(Dataset excerpts)
- - - - - - -
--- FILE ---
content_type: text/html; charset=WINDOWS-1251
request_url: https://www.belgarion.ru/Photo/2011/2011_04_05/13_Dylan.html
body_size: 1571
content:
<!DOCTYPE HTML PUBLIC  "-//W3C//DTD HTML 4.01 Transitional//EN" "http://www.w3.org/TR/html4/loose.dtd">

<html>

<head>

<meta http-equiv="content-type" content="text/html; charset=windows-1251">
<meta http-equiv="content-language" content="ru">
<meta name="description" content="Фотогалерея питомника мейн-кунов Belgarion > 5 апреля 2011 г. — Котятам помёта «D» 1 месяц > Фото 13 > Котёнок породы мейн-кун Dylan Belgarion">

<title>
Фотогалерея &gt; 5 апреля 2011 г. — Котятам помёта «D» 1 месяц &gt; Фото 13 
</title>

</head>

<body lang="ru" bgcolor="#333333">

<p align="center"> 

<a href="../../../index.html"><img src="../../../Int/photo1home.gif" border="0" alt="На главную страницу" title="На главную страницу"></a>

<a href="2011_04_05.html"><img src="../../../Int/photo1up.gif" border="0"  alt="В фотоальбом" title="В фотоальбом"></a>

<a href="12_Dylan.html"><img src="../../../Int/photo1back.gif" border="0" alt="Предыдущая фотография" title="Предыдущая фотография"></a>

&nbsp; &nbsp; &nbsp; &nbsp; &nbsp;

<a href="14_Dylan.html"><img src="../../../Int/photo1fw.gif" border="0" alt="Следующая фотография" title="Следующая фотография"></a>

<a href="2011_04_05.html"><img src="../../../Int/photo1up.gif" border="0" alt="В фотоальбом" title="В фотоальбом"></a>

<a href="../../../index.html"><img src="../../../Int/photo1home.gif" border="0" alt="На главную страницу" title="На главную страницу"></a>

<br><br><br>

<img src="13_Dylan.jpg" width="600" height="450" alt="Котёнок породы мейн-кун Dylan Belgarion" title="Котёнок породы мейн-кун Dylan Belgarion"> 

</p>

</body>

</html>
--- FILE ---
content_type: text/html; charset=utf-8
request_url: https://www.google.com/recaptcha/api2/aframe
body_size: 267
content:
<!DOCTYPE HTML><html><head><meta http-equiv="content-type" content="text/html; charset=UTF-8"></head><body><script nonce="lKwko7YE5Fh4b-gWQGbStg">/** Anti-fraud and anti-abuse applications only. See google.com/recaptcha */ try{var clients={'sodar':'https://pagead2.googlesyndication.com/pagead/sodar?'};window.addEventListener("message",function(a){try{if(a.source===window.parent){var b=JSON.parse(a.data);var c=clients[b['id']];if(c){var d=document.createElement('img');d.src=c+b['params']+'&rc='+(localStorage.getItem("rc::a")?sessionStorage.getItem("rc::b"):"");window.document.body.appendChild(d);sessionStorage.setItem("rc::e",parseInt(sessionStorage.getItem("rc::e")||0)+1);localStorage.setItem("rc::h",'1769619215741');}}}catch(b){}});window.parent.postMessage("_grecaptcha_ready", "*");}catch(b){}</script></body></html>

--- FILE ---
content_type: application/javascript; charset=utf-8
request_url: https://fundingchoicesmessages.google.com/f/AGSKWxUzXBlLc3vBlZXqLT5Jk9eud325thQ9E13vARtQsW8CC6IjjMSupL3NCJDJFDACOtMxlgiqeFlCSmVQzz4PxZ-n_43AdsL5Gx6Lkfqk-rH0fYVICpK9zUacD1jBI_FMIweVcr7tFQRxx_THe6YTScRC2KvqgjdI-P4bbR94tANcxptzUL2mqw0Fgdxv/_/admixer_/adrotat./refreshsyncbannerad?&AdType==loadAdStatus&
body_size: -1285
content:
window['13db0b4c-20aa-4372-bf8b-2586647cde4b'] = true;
- - - - - - -
> **YOUR TASK**:
Your reply should contain each entry, copied without alteration.

> **EXPECTED ANSWER**:
--- FILE ---
content_type: text/html; charset=WINDOWS-1251
request_url: https://www.belgarion.ru/Photo/2011/2011_04_05/13_Dylan.html
body_size: 1571
content:
<!DOCTYPE HTML PUBLIC  "-//W3C//DTD HTML 4.01 Transitional//EN" "http://www.w3.org/TR/html4/loose.dtd">

<html>

<head>

<meta http-equiv="content-type" content="text/html; charset=windows-1251">
<meta http-equiv="content-language" content="ru">
<meta name="description" content="Фотогалерея питомника мейн-кунов Belgarion > 5 апреля 2011 г. — Котятам помёта «D» 1 месяц > Фото 13 > Котёнок породы мейн-кун Dylan Belgarion">

<title>
Фотогалерея &gt; 5 апреля 2011 г. — Котятам помёта «D» 1 месяц &gt; Фото 13 
</title>

</head>

<body lang="ru" bgcolor="#333333">

<p align="center"> 

<a href="../../../index.html"><img src="../../../Int/photo1home.gif" border="0" alt="На главную страницу" title="На главную страницу"></a>

<a href="2011_04_05.html"><img src="../../../Int/photo1up.gif" border="0"  alt="В фотоальбом" title="В фотоальбом"></a>

<a href="12_Dylan.html"><img src="../../../Int/photo1back.gif" border="0" alt="Предыдущая фотография" title="Предыдущая фотография"></a>

&nbsp; &nbsp; &nbsp; &nbsp; &nbsp;

<a href="14_Dylan.html"><img src="../../../Int/photo1fw.gif" border="0" alt="Следующая фотография" title="Следующая фотография"></a>

<a href="2011_04_05.html"><img src="../../../Int/photo1up.gif" border="0" alt="В фотоальбом" title="В фотоальбом"></a>

<a href="../../../index.html"><img src="../../../Int/photo1home.gif" border="0" alt="На главную страницу" title="На главную страницу"></a>

<br><br><br>

<img src="13_Dylan.jpg" width="600" height="450" alt="Котёнок породы мейн-кун Dylan Belgarion" title="Котёнок породы мейн-кун Dylan Belgarion"> 

</p>

</body>

</html>
--- FILE ---
content_type: text/html; charset=utf-8
request_url: https://www.google.com/recaptcha/api2/aframe
body_size: 267
content:
<!DOCTYPE HTML><html><head><meta http-equiv="content-type" content="text/html; charset=UTF-8"></head><body><script nonce="lKwko7YE5Fh4b-gWQGbStg">/** Anti-fraud and anti-abuse applications only. See google.com/recaptcha */ try{var clients={'sodar':'https://pagead2.googlesyndication.com/pagead/sodar?'};window.addEventListener("message",function(a){try{if(a.source===window.parent){var b=JSON.parse(a.data);var c=clients[b['id']];if(c){var d=document.createElement('img');d.src=c+b['params']+'&rc='+(localStorage.getItem("rc::a")?sessionStorage.getItem("rc::b"):"");window.document.body.appendChild(d);sessionStorage.setItem("rc::e",parseInt(sessionStorage.getItem("rc::e")||0)+1);localStorage.setItem("rc::h",'1769619215741');}}}catch(b){}});window.parent.postMessage("_grecaptcha_ready", "*");}catch(b){}</script></body></html>

--- FILE ---
content_type: application/javascript; charset=utf-8
request_url: https://fundingchoicesmessages.google.com/f/AGSKWxUzXBlLc3vBlZXqLT5Jk9eud325thQ9E13vARtQsW8CC6IjjMSupL3NCJDJFDACOtMxlgiqeFlCSmVQzz4PxZ-n_43AdsL5Gx6Lkfqk-rH0fYVICpK9zUacD1jBI_FMIweVcr7tFQRxx_THe6YTScRC2KvqgjdI-P4bbR94tANcxptzUL2mqw0Fgdxv/_/admixer_/adrotat./refreshsyncbannerad?&AdType==loadAdStatus&
body_size: -1285
content:
window['13db0b4c-20aa-4372-bf8b-2586647cde4b'] = true;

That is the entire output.